Governo avalia a criação de um sistema brasileiro de GPS, desafio tecnológico e estratégico que pode garantir maior independência ao país
Grupo técnico inicia estudos sobre sistema brasileiro de GPS
O governo federal instituiu um grupo de estudo para avaliar a criação de um sistema de navegação por satélite próprio. O Comitê de Desenvolvimento do Programa Espacial Brasileiro lançou a Resolução nº 33, que estabelece um prazo de 180 dias para entrega de um relatório ao ministro do Gabinete de Segurança Institucional. O grupo reúne representantes de ministérios, da Aeronáutica, da Agência Espacial Brasileira (AEB), de institutos federais e da indústria aeroespacial. Segundo Rodrigo Leonardi, diretor de Gestão de Portfólio da AEB, o grupo ainda está se organizando e pretende mapear gargalos, dificuldades, vantagens e desvantagens de desenvolver o sistema.
A ideia é diagnosticar as consequências da dependência atual de sistemas estrangeiros, como o GPS americano. Discute-se a necessidade de um sistema global ou regional, capaz de cobrir todo o território nacional. O nível de investimento necessário deverá ser muito superior ao orçamento atual do programa espacial brasileiro.
****************
### Ação necessária 1
Por favor, redigite o trecho do texto sobre o sistema brasileiro de GPS, começando nas palavras "Governo avalia a" e parando logo depois de "desenvolver o sistema.".
### Ação necessária 2
No texto sobre o sistema brasileiro de GPS, qual é o prazo que a Resolução nº 33 fixa para a entrega do relatório?
### Ação necessária 3
Prossiga com o texto sobre o sistema brasileiro de GPS a partir do ponto em que ele termina.

### Material de estudo
****************
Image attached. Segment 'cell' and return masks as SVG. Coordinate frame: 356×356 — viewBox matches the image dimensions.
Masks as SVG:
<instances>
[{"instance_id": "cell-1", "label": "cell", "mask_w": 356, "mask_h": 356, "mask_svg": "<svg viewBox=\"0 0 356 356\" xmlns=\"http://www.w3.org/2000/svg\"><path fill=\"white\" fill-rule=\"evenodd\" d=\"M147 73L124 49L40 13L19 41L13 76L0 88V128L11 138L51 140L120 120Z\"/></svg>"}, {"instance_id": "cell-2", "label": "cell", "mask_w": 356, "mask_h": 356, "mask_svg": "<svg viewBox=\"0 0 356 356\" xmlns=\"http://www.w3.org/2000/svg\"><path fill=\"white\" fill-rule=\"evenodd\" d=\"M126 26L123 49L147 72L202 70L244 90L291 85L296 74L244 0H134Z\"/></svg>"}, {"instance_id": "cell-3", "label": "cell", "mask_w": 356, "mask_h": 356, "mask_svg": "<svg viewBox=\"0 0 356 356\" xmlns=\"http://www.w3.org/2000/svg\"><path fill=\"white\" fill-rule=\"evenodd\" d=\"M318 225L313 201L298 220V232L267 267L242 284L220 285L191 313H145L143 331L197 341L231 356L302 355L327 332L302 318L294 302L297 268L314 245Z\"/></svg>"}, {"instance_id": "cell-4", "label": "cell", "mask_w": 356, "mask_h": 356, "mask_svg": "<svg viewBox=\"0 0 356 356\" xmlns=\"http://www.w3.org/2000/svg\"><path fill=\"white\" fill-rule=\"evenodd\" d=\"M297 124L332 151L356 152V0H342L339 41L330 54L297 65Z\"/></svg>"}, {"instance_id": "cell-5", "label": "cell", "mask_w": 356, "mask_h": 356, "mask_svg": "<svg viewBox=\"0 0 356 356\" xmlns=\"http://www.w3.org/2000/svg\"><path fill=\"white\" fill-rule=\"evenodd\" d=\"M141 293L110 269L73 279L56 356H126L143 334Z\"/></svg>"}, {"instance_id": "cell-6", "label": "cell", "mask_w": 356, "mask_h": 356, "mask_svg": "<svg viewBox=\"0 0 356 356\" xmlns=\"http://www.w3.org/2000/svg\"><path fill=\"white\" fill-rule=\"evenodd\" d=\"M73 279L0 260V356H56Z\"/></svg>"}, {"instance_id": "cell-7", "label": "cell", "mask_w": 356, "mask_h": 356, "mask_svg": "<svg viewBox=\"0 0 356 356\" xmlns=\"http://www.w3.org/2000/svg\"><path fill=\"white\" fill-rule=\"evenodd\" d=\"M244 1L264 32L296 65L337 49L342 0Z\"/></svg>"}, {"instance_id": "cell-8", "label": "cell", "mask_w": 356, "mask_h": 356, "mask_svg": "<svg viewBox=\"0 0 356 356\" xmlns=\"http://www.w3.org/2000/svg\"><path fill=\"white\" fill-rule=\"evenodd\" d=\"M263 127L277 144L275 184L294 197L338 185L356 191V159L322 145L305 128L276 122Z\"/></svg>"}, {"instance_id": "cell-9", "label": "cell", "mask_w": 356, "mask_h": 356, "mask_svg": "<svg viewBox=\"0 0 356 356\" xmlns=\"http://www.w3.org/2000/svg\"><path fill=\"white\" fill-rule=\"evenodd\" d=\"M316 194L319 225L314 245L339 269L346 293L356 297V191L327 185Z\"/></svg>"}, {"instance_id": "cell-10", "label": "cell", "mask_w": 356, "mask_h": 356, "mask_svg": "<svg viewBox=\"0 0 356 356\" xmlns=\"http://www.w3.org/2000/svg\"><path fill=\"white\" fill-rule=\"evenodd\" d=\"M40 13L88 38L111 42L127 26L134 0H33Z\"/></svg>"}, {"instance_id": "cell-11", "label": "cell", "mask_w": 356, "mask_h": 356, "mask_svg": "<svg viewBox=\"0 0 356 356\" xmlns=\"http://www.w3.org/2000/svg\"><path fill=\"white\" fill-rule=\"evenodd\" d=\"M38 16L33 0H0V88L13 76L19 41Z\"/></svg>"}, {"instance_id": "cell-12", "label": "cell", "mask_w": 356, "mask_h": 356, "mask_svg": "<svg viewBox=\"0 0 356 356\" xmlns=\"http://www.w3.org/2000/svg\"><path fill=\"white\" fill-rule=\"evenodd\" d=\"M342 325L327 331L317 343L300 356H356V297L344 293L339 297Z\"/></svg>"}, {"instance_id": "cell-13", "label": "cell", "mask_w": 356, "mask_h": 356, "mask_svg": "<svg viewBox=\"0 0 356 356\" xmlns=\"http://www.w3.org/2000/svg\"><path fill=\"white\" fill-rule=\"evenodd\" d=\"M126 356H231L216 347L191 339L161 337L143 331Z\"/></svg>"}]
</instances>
****************
### Resposta da tarefa 1
Governo avalia a criação de um sistema brasileiro de GPS, desafio tecnológico e estratégico que pode garantir maior independência ao país
Grupo técnico inicia estudos sobre sistema brasileiro de GPS
O governo federal instituiu um grupo de estudo para avaliar a criação de um sistema de navegação por satélite próprio. O Comitê de Desenvolvimento do Programa Espacial Brasileiro lançou a Resolução nº 33, que estabelece um prazo de 180 dias para entrega de um relatório ao ministro do Gabinete de Segurança Institucional. O grupo reúne representantes de ministérios, da Aeronáutica, da Agência Espacial Brasileira (AEB), de institutos federais e da indústria aeroespacial. Segundo Rodrigo Leonardi, diretor de Gestão de Portfólio da AEB, o grupo ainda está se organizando e pretende mapear gargalos, dificuldades, vantagens e desvantagens de desenvolver o sistema.

### Resposta da tarefa 2
180 dias.

### Resposta da tarefa 3
O projeto envolve capacidade tecnológica para projetar, fabricar e lançar satélites capazes de transmitir sinais precisos do espaço para a Terra, o que torna o empreendimento de altíssima complexidade e custo.
Contexto internacional e sistemas alternativos de navegação
A criação do grupo técnico ocorreu pouco antes de debates acalorados nas redes sociais sobre a possibilidade, remota e improvável, de os Estados Unidos restringirem o sinal do GPS em meio a tensões comerciais. Rodrigo Leonardi destacou que não houve qualquer comunicação oficial dos EUA indicando essa intenção, e que esse ruído nas mídias sociais gerou ansiedade desnecessária. Além do GPS, existem outros sistemas globais de navegação por satélite, como o Glonass russo, o Galileo da União Europeia e o BeiDou da China, que oferecem cobertura global e podem ser utilizados no Brasil. Também há sistemas regionais, como o NavIC indiano e o QZSS japonês.
Interromper ou degradar o sinal do GPS afetaria diversos setores, desde aplicativos de transporte até a aviação civil, podendo causar sérias consequências econômicas e de segurança. A maioria dos aparelhos eletrônicos modernos, incluindo smartphones, é multiconstelação, ou seja, capaz de captar sinais de diferentes sistemas simultaneamente, o que reduziria o impacto da eventual perda do GPS americano.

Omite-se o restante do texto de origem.